Получалось, вроде как подтверждали… Но говорили явно о другом. Однако уточнять у любопытных духу не хватало. Не прослыть бы самому… сумасшедшим! Не оболваниться бы…
Интерес же всё-таки сохранялся. Помнил народ местный эту странную троицу. Чем-то интерес этот подпитывался. Будто догадывались: не всё это ещё, ещё что-то будет, что-то случится. И вскоре стала доходить молва. Будто Оладей (Оладик), которому лет пять-то от роду всего и было, будто бы чудной, или как назвать по-иному? В Игра, батюшку, видно удался. Нет ему равных даже в старших деревенских ребятишках, ни в салки, ни в прятки, ни в чижа, ни в догонки-перегонки. И прыгает дальше всех, и подпрыгивает выше. Старшим игрокам обидно:
– Поджуливает Оладик. Омманывает.
– Конечно, – поддакивают младшие. – Как прыгнули – все уж повалились, а он летит… А падёт и то, знает, что бабушка у окна за ним смотрит и тут же непременно выскочит то с прутом, то с рушником свитым, то с ухватом или кочергой – что под руку попадётся, то и подхватывает.
И тут уж Оладику никто не позавидует. Так достанется, что ой-ой-ой! Лупит его бабушка чем ни попадя прилюдно и немилосердно. А он только виновато улыбается, да тут же сам и винится. И дальше виновато улыбается, и стоит под побоями сотрясающими, и смотрит на бабушку растерянно-виновато. И сам весь беззащитный, как зайчонок маленький. И… не плачет.
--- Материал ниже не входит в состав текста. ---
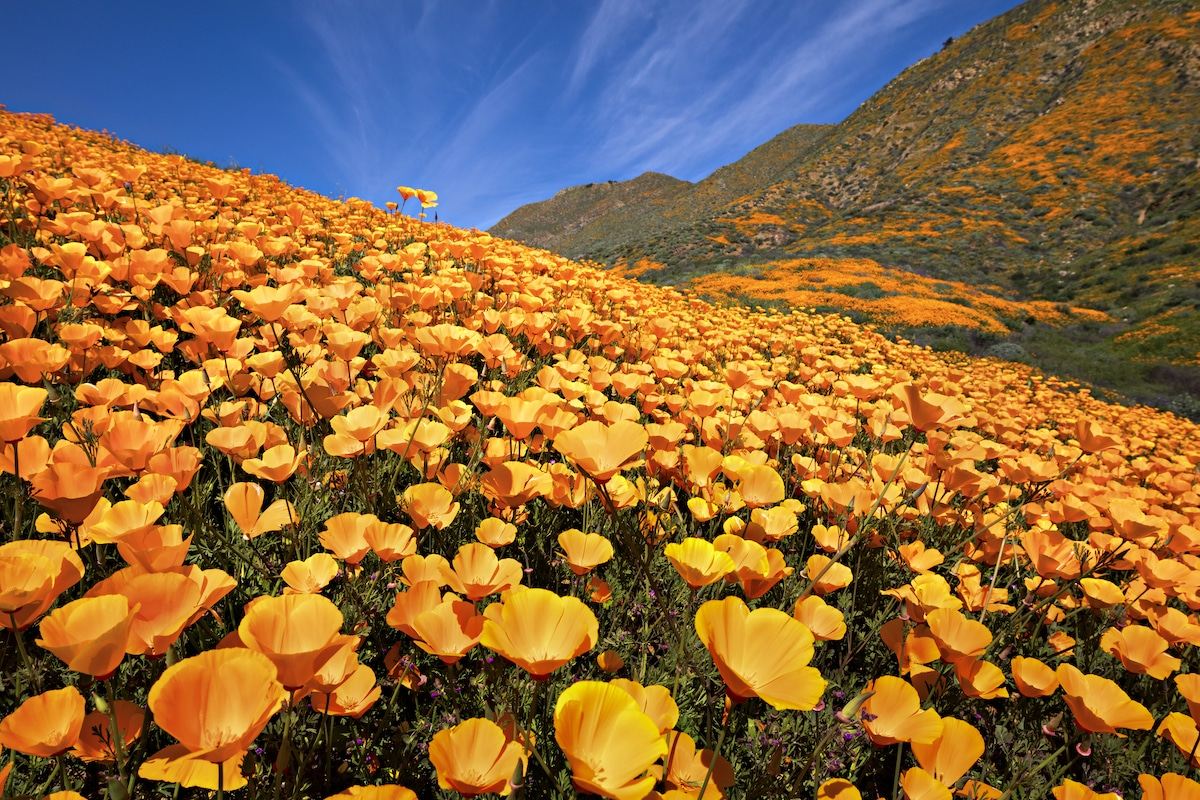 superbloom poppies california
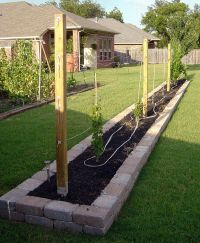 grape trellis design | Grape Trellis is Complete ...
А только текут по щёчкам, как яблочки наливные, румяным слёзы чистые, в горошину.
Ну, «Оладик», в общем…
Да потом сам и подойдёт к ней-то, когда та вроде как остынет:
– Прости, бабушка, я нечаянно, я оступился, я больше не буду.
Ну, да видно, бьёт не шибко больно, или не доходит до него боли той от ласковой бабушкиной руки… Ведь не во вред бьёт, на пользу только. Чтоб не поджуливал, не заносился. Чтоб другим не завидно было.
Вот и лупит «Оладика», «как крутое яичко». Пожалуй что ни за что. Тут не позавидуешь – точно! Вот и летит пострел, смышлёныш, после бабушкиной хворостины очертя голову, дороги не разбирая, с глаз досужих долой, перескакивая мимоходом через скатку брёвен у прясла, легко прошмыгивает через собачью дыру в заборе (а мог бы тот забор легко перемахнуть, но только не на виду у бабушки Нестерьи). Мчится со всех ног за бани, в огород, на капустные грядки. К маме… Туда, где мама его и нашла – среди капустных кочанов.
А мама?..
Мама увидит, отбросит тяпку, тянет руки к «радости своей долгожданной», подхватывает на ходу со всего бега на руки, целует, тискает «свою радость», «своё ясно солнышко» и… подкидывает легко, как пушинку, а потому – высоко, вверх! А потом ждёт… опять на руки.